Dakikalar sessizlikle geçerken Hyunjin en sonunda önüne eğdiği başını kaldırıp kafasını ağır hareketlerle sallayarak onayladı onu. Elleri arasındaki eli öptükten sonra anlını yasladı ve bekledi bir süre.
"En azıdan birkaç saat sonra git. Şimdi korumalar sabah olduğu için normalden daha fazladır. Birlikte film izleyelim ne dersin?"
Felix gülümseyerek başıyla onayladı sarı saçlıyı. Şimdilik Changbin'i öldürme işini erteleyebilirdi. Kahvaltılarını bitirmelerinin ardından salona geçerek geniş koltuğa yayılıp korku filmi açarak izlemeye başladılar.
Felix, Hyunjin'in kolları arasında, sırtını onun göğsüne yaslamış dikkatle filmi izlerken Hyunjin'in filmle pek alakası olduğu söylenemezdi. Kolları arasındaki bedenin kokusunu derince içine çekiyor, saçlarını öpüyor, karnını okşuyordu. Çok mutluydu. Bir balon gibi biri ipini bıraksa uçardı gökyüzüne. Felix ona iyi geliyordu.
"Hyunjin elin yanlış yerlere gidiyor." Felix kasıklarına doğru ilerleyen eli tutarak kafasını arkasına çevirip Hyunjin'in parlak gözlerinin içine baktı. Onun gülümsediğini görmesiyle uzanıp dolgun dudaklarını sesli bir şekilde öpüp kafasını göğsüne sürttü.
"Bence doğru yere gidiyordu." Elini tekrar hareketlendirip Felix'in bacak arasına bastırmasıyla küçük bir inleme kazandı Hyunjin.

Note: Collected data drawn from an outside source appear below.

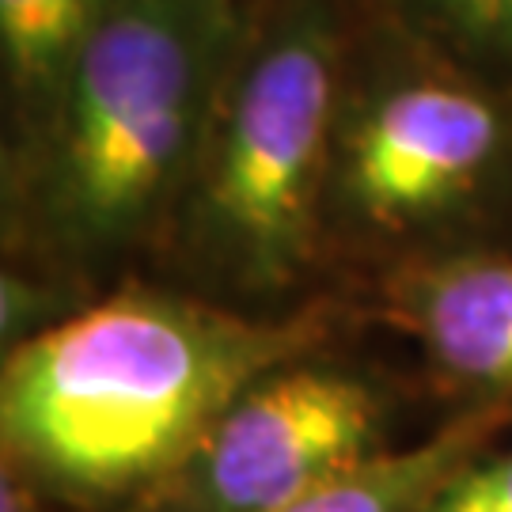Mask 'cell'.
I'll return each mask as SVG.
<instances>
[{
    "label": "cell",
    "mask_w": 512,
    "mask_h": 512,
    "mask_svg": "<svg viewBox=\"0 0 512 512\" xmlns=\"http://www.w3.org/2000/svg\"><path fill=\"white\" fill-rule=\"evenodd\" d=\"M330 311L251 315L122 289L4 349V463L57 512H129L266 372L315 357Z\"/></svg>",
    "instance_id": "1"
},
{
    "label": "cell",
    "mask_w": 512,
    "mask_h": 512,
    "mask_svg": "<svg viewBox=\"0 0 512 512\" xmlns=\"http://www.w3.org/2000/svg\"><path fill=\"white\" fill-rule=\"evenodd\" d=\"M243 0H118L16 160L19 239L65 270L175 220L251 38Z\"/></svg>",
    "instance_id": "2"
},
{
    "label": "cell",
    "mask_w": 512,
    "mask_h": 512,
    "mask_svg": "<svg viewBox=\"0 0 512 512\" xmlns=\"http://www.w3.org/2000/svg\"><path fill=\"white\" fill-rule=\"evenodd\" d=\"M338 54L330 0H285L239 54L171 220L183 262L220 293L274 300L308 274L327 220Z\"/></svg>",
    "instance_id": "3"
},
{
    "label": "cell",
    "mask_w": 512,
    "mask_h": 512,
    "mask_svg": "<svg viewBox=\"0 0 512 512\" xmlns=\"http://www.w3.org/2000/svg\"><path fill=\"white\" fill-rule=\"evenodd\" d=\"M512 156V114L437 65L372 76L338 110L327 217L365 236H414L459 217Z\"/></svg>",
    "instance_id": "4"
},
{
    "label": "cell",
    "mask_w": 512,
    "mask_h": 512,
    "mask_svg": "<svg viewBox=\"0 0 512 512\" xmlns=\"http://www.w3.org/2000/svg\"><path fill=\"white\" fill-rule=\"evenodd\" d=\"M387 437L384 391L315 353L255 380L129 512H274L391 452Z\"/></svg>",
    "instance_id": "5"
},
{
    "label": "cell",
    "mask_w": 512,
    "mask_h": 512,
    "mask_svg": "<svg viewBox=\"0 0 512 512\" xmlns=\"http://www.w3.org/2000/svg\"><path fill=\"white\" fill-rule=\"evenodd\" d=\"M387 315L478 403L512 406V258L452 255L391 277Z\"/></svg>",
    "instance_id": "6"
},
{
    "label": "cell",
    "mask_w": 512,
    "mask_h": 512,
    "mask_svg": "<svg viewBox=\"0 0 512 512\" xmlns=\"http://www.w3.org/2000/svg\"><path fill=\"white\" fill-rule=\"evenodd\" d=\"M509 425L512 406L475 403L444 421L421 444L391 448L274 512H418L440 482H448L463 463L494 448Z\"/></svg>",
    "instance_id": "7"
},
{
    "label": "cell",
    "mask_w": 512,
    "mask_h": 512,
    "mask_svg": "<svg viewBox=\"0 0 512 512\" xmlns=\"http://www.w3.org/2000/svg\"><path fill=\"white\" fill-rule=\"evenodd\" d=\"M114 4L118 0H0V65L19 137L38 126L69 65Z\"/></svg>",
    "instance_id": "8"
},
{
    "label": "cell",
    "mask_w": 512,
    "mask_h": 512,
    "mask_svg": "<svg viewBox=\"0 0 512 512\" xmlns=\"http://www.w3.org/2000/svg\"><path fill=\"white\" fill-rule=\"evenodd\" d=\"M421 31L459 57L512 69V0H399Z\"/></svg>",
    "instance_id": "9"
},
{
    "label": "cell",
    "mask_w": 512,
    "mask_h": 512,
    "mask_svg": "<svg viewBox=\"0 0 512 512\" xmlns=\"http://www.w3.org/2000/svg\"><path fill=\"white\" fill-rule=\"evenodd\" d=\"M418 512H512V444L463 463Z\"/></svg>",
    "instance_id": "10"
},
{
    "label": "cell",
    "mask_w": 512,
    "mask_h": 512,
    "mask_svg": "<svg viewBox=\"0 0 512 512\" xmlns=\"http://www.w3.org/2000/svg\"><path fill=\"white\" fill-rule=\"evenodd\" d=\"M69 315L73 311L57 293V281L31 274L0 277V338H4V349L31 342L42 330L57 327Z\"/></svg>",
    "instance_id": "11"
},
{
    "label": "cell",
    "mask_w": 512,
    "mask_h": 512,
    "mask_svg": "<svg viewBox=\"0 0 512 512\" xmlns=\"http://www.w3.org/2000/svg\"><path fill=\"white\" fill-rule=\"evenodd\" d=\"M0 512H57V505L42 494V486L31 482V478L8 467L0 471Z\"/></svg>",
    "instance_id": "12"
}]
</instances>
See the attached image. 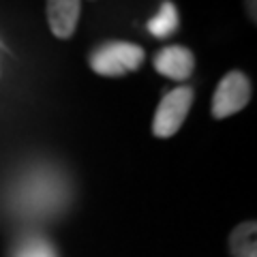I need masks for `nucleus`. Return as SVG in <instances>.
Returning a JSON list of instances; mask_svg holds the SVG:
<instances>
[{
  "instance_id": "f257e3e1",
  "label": "nucleus",
  "mask_w": 257,
  "mask_h": 257,
  "mask_svg": "<svg viewBox=\"0 0 257 257\" xmlns=\"http://www.w3.org/2000/svg\"><path fill=\"white\" fill-rule=\"evenodd\" d=\"M144 62V50L135 43L111 41L90 54V69L103 77H120L140 69Z\"/></svg>"
},
{
  "instance_id": "f03ea898",
  "label": "nucleus",
  "mask_w": 257,
  "mask_h": 257,
  "mask_svg": "<svg viewBox=\"0 0 257 257\" xmlns=\"http://www.w3.org/2000/svg\"><path fill=\"white\" fill-rule=\"evenodd\" d=\"M191 105H193V90L189 86H180L176 90L167 92L157 107L155 120H152V133L157 138H172V135H176L180 131Z\"/></svg>"
},
{
  "instance_id": "7ed1b4c3",
  "label": "nucleus",
  "mask_w": 257,
  "mask_h": 257,
  "mask_svg": "<svg viewBox=\"0 0 257 257\" xmlns=\"http://www.w3.org/2000/svg\"><path fill=\"white\" fill-rule=\"evenodd\" d=\"M251 101V82L244 73L231 71L225 75L212 96V116L214 118H227L231 114H238L246 103Z\"/></svg>"
},
{
  "instance_id": "20e7f679",
  "label": "nucleus",
  "mask_w": 257,
  "mask_h": 257,
  "mask_svg": "<svg viewBox=\"0 0 257 257\" xmlns=\"http://www.w3.org/2000/svg\"><path fill=\"white\" fill-rule=\"evenodd\" d=\"M155 69L170 79H187L195 71V56L189 47L170 45L155 56Z\"/></svg>"
},
{
  "instance_id": "39448f33",
  "label": "nucleus",
  "mask_w": 257,
  "mask_h": 257,
  "mask_svg": "<svg viewBox=\"0 0 257 257\" xmlns=\"http://www.w3.org/2000/svg\"><path fill=\"white\" fill-rule=\"evenodd\" d=\"M79 0H47V22L58 39H69L79 22Z\"/></svg>"
},
{
  "instance_id": "423d86ee",
  "label": "nucleus",
  "mask_w": 257,
  "mask_h": 257,
  "mask_svg": "<svg viewBox=\"0 0 257 257\" xmlns=\"http://www.w3.org/2000/svg\"><path fill=\"white\" fill-rule=\"evenodd\" d=\"M176 30H178V11L172 3H163L159 13L148 22V32L157 39H167Z\"/></svg>"
},
{
  "instance_id": "0eeeda50",
  "label": "nucleus",
  "mask_w": 257,
  "mask_h": 257,
  "mask_svg": "<svg viewBox=\"0 0 257 257\" xmlns=\"http://www.w3.org/2000/svg\"><path fill=\"white\" fill-rule=\"evenodd\" d=\"M234 257H255V223H242L229 238Z\"/></svg>"
},
{
  "instance_id": "6e6552de",
  "label": "nucleus",
  "mask_w": 257,
  "mask_h": 257,
  "mask_svg": "<svg viewBox=\"0 0 257 257\" xmlns=\"http://www.w3.org/2000/svg\"><path fill=\"white\" fill-rule=\"evenodd\" d=\"M15 257H56V251L41 238H28L22 242Z\"/></svg>"
},
{
  "instance_id": "1a4fd4ad",
  "label": "nucleus",
  "mask_w": 257,
  "mask_h": 257,
  "mask_svg": "<svg viewBox=\"0 0 257 257\" xmlns=\"http://www.w3.org/2000/svg\"><path fill=\"white\" fill-rule=\"evenodd\" d=\"M246 5L251 7V9H248L251 11V20H255V0H246Z\"/></svg>"
}]
</instances>
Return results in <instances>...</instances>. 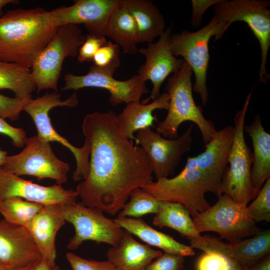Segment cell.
<instances>
[{
	"mask_svg": "<svg viewBox=\"0 0 270 270\" xmlns=\"http://www.w3.org/2000/svg\"><path fill=\"white\" fill-rule=\"evenodd\" d=\"M118 214V216L139 218L148 214H156L159 210L160 200L142 188L134 190Z\"/></svg>",
	"mask_w": 270,
	"mask_h": 270,
	"instance_id": "30",
	"label": "cell"
},
{
	"mask_svg": "<svg viewBox=\"0 0 270 270\" xmlns=\"http://www.w3.org/2000/svg\"><path fill=\"white\" fill-rule=\"evenodd\" d=\"M248 210L254 222L270 221V178H268Z\"/></svg>",
	"mask_w": 270,
	"mask_h": 270,
	"instance_id": "31",
	"label": "cell"
},
{
	"mask_svg": "<svg viewBox=\"0 0 270 270\" xmlns=\"http://www.w3.org/2000/svg\"><path fill=\"white\" fill-rule=\"evenodd\" d=\"M106 42V37L86 34L78 52V61L80 62L92 61L96 52Z\"/></svg>",
	"mask_w": 270,
	"mask_h": 270,
	"instance_id": "37",
	"label": "cell"
},
{
	"mask_svg": "<svg viewBox=\"0 0 270 270\" xmlns=\"http://www.w3.org/2000/svg\"><path fill=\"white\" fill-rule=\"evenodd\" d=\"M184 256L165 252L152 261L146 270H184Z\"/></svg>",
	"mask_w": 270,
	"mask_h": 270,
	"instance_id": "36",
	"label": "cell"
},
{
	"mask_svg": "<svg viewBox=\"0 0 270 270\" xmlns=\"http://www.w3.org/2000/svg\"><path fill=\"white\" fill-rule=\"evenodd\" d=\"M85 39L78 25H66L58 28L30 69L38 92L50 88L57 90L64 60L78 56Z\"/></svg>",
	"mask_w": 270,
	"mask_h": 270,
	"instance_id": "8",
	"label": "cell"
},
{
	"mask_svg": "<svg viewBox=\"0 0 270 270\" xmlns=\"http://www.w3.org/2000/svg\"><path fill=\"white\" fill-rule=\"evenodd\" d=\"M192 74L184 61L182 68L168 79L165 88L169 96L168 112L164 120L158 122L156 132L164 138L174 139L178 136L180 125L192 122L198 128L205 146L216 130L214 122L203 115L202 107L195 103L192 92Z\"/></svg>",
	"mask_w": 270,
	"mask_h": 270,
	"instance_id": "4",
	"label": "cell"
},
{
	"mask_svg": "<svg viewBox=\"0 0 270 270\" xmlns=\"http://www.w3.org/2000/svg\"><path fill=\"white\" fill-rule=\"evenodd\" d=\"M162 254L161 251L138 242L124 230L120 242L110 248L106 256L116 270H146L153 260Z\"/></svg>",
	"mask_w": 270,
	"mask_h": 270,
	"instance_id": "21",
	"label": "cell"
},
{
	"mask_svg": "<svg viewBox=\"0 0 270 270\" xmlns=\"http://www.w3.org/2000/svg\"><path fill=\"white\" fill-rule=\"evenodd\" d=\"M30 99L10 98L0 94V117L11 120H18Z\"/></svg>",
	"mask_w": 270,
	"mask_h": 270,
	"instance_id": "34",
	"label": "cell"
},
{
	"mask_svg": "<svg viewBox=\"0 0 270 270\" xmlns=\"http://www.w3.org/2000/svg\"><path fill=\"white\" fill-rule=\"evenodd\" d=\"M116 70L114 68H102L92 64L86 74H66L64 86L62 90H76L88 87L104 88L110 93L109 101L112 106L140 101L143 94L149 92L146 82L138 74H134L127 80H119L113 76Z\"/></svg>",
	"mask_w": 270,
	"mask_h": 270,
	"instance_id": "14",
	"label": "cell"
},
{
	"mask_svg": "<svg viewBox=\"0 0 270 270\" xmlns=\"http://www.w3.org/2000/svg\"><path fill=\"white\" fill-rule=\"evenodd\" d=\"M42 258L25 227L0 219V261L19 267Z\"/></svg>",
	"mask_w": 270,
	"mask_h": 270,
	"instance_id": "19",
	"label": "cell"
},
{
	"mask_svg": "<svg viewBox=\"0 0 270 270\" xmlns=\"http://www.w3.org/2000/svg\"><path fill=\"white\" fill-rule=\"evenodd\" d=\"M242 270H270V254L251 265L244 266Z\"/></svg>",
	"mask_w": 270,
	"mask_h": 270,
	"instance_id": "41",
	"label": "cell"
},
{
	"mask_svg": "<svg viewBox=\"0 0 270 270\" xmlns=\"http://www.w3.org/2000/svg\"><path fill=\"white\" fill-rule=\"evenodd\" d=\"M198 232H213L220 238L236 242L251 237L262 230L251 216L247 206L228 194L218 196L216 202L192 218Z\"/></svg>",
	"mask_w": 270,
	"mask_h": 270,
	"instance_id": "7",
	"label": "cell"
},
{
	"mask_svg": "<svg viewBox=\"0 0 270 270\" xmlns=\"http://www.w3.org/2000/svg\"><path fill=\"white\" fill-rule=\"evenodd\" d=\"M25 145L19 154L7 156L0 169L18 176H34L39 180L50 178L58 185L66 182L70 166L56 156L50 142L37 135L27 138Z\"/></svg>",
	"mask_w": 270,
	"mask_h": 270,
	"instance_id": "9",
	"label": "cell"
},
{
	"mask_svg": "<svg viewBox=\"0 0 270 270\" xmlns=\"http://www.w3.org/2000/svg\"><path fill=\"white\" fill-rule=\"evenodd\" d=\"M192 126L174 139L164 138L150 128L138 130L135 140L146 153L152 174L158 180L174 174L182 156L190 150L192 144Z\"/></svg>",
	"mask_w": 270,
	"mask_h": 270,
	"instance_id": "13",
	"label": "cell"
},
{
	"mask_svg": "<svg viewBox=\"0 0 270 270\" xmlns=\"http://www.w3.org/2000/svg\"><path fill=\"white\" fill-rule=\"evenodd\" d=\"M65 221L72 224L75 233L66 247L70 250L78 248L84 242L105 243L112 246L120 242L124 230L98 208L84 206L81 202L60 205Z\"/></svg>",
	"mask_w": 270,
	"mask_h": 270,
	"instance_id": "12",
	"label": "cell"
},
{
	"mask_svg": "<svg viewBox=\"0 0 270 270\" xmlns=\"http://www.w3.org/2000/svg\"><path fill=\"white\" fill-rule=\"evenodd\" d=\"M122 0H77L70 6L50 11L55 25L84 24L88 34L106 37L108 20Z\"/></svg>",
	"mask_w": 270,
	"mask_h": 270,
	"instance_id": "15",
	"label": "cell"
},
{
	"mask_svg": "<svg viewBox=\"0 0 270 270\" xmlns=\"http://www.w3.org/2000/svg\"><path fill=\"white\" fill-rule=\"evenodd\" d=\"M228 28L226 23L214 16L208 24L196 32L184 30L170 36L171 51L174 56H182L191 68L195 77L192 90L199 94L204 106L208 98L206 79L209 41L212 36L215 40L220 39Z\"/></svg>",
	"mask_w": 270,
	"mask_h": 270,
	"instance_id": "5",
	"label": "cell"
},
{
	"mask_svg": "<svg viewBox=\"0 0 270 270\" xmlns=\"http://www.w3.org/2000/svg\"><path fill=\"white\" fill-rule=\"evenodd\" d=\"M244 131L250 136L254 148L250 182L254 198L270 178V134L265 130L258 114L251 124L244 126Z\"/></svg>",
	"mask_w": 270,
	"mask_h": 270,
	"instance_id": "22",
	"label": "cell"
},
{
	"mask_svg": "<svg viewBox=\"0 0 270 270\" xmlns=\"http://www.w3.org/2000/svg\"><path fill=\"white\" fill-rule=\"evenodd\" d=\"M113 220L122 229L136 236L146 244L160 248L165 252L184 257L195 254L194 248L190 246L179 242L170 235L156 230L141 218L118 216Z\"/></svg>",
	"mask_w": 270,
	"mask_h": 270,
	"instance_id": "23",
	"label": "cell"
},
{
	"mask_svg": "<svg viewBox=\"0 0 270 270\" xmlns=\"http://www.w3.org/2000/svg\"><path fill=\"white\" fill-rule=\"evenodd\" d=\"M18 0H0V18L4 15L2 8L5 6L10 4H18Z\"/></svg>",
	"mask_w": 270,
	"mask_h": 270,
	"instance_id": "42",
	"label": "cell"
},
{
	"mask_svg": "<svg viewBox=\"0 0 270 270\" xmlns=\"http://www.w3.org/2000/svg\"><path fill=\"white\" fill-rule=\"evenodd\" d=\"M0 133L8 136L12 140L13 144L17 148H22L25 145L27 138L24 130L11 126L0 117Z\"/></svg>",
	"mask_w": 270,
	"mask_h": 270,
	"instance_id": "38",
	"label": "cell"
},
{
	"mask_svg": "<svg viewBox=\"0 0 270 270\" xmlns=\"http://www.w3.org/2000/svg\"><path fill=\"white\" fill-rule=\"evenodd\" d=\"M44 206L20 198H8L0 202V214L6 221L24 226Z\"/></svg>",
	"mask_w": 270,
	"mask_h": 270,
	"instance_id": "29",
	"label": "cell"
},
{
	"mask_svg": "<svg viewBox=\"0 0 270 270\" xmlns=\"http://www.w3.org/2000/svg\"><path fill=\"white\" fill-rule=\"evenodd\" d=\"M77 192L61 185L43 186L0 169V202L8 198H20L42 204L66 205L76 202Z\"/></svg>",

"Ah tamam yeter bu kadar benim gitmem gerek." Felix aniden ayaklandığında Hyunjin somurtarak Felix'in kucağına koyduğu yastığı yere fırlattı. Sevmek istiyordu işte bebeğini. Neden hep kaçmak zorundaydı ki?
"Hyunjin hadi ama çok sürmez geri dönerim hemen."
"Gelince sevişirsek gitmene izin veririm." Felix sarı saçlının söylediğiyle gülerek yanına oturdu ve yanağından sertçe öperek kafasını iki yana salladı.
"Sana akşam yemeğinde sevdiğin bir yemeği yaparım ne dersin?" Hyunjin omuz silkerek başını iki yana salladı.
"Off Felix 3 tur ya çok bir şey değil."
"Peki peki 2 turda anlaşalım o zaman." Felix anlaşmak için elini uzattığında Hyunjin gözlerini kısarak elini tuttu. "2 buçuk tur daha da düşmem."
Felix kahkahalara boğulurken Hyunjin'in de ona katılmasıyla evde onların kahkaha sesleri yankılanmıştı bir süre. En sonunda kendilerine geldiklerinde Felix ayağa kalktı ve televizyon ünitesindeki silahını beline takıp Hyunjin'in arabasının anahtarını cebine koydu.
ŞİMDİ OKUDUĞUN
Serseri / Hyunlix
Fanfiction"Eğer o çeneni kapatmazsan vururum seni." Elime aldığım abimin susturuculu silahını ona doğrultmamla birlikte alayla salladı başını Hyunjin. Sanırım yapamayacağımı düşünüyordu. "Sıkıyosa vursana." Beni kışkırtmak için söylediği şeye karşılık hiç düş...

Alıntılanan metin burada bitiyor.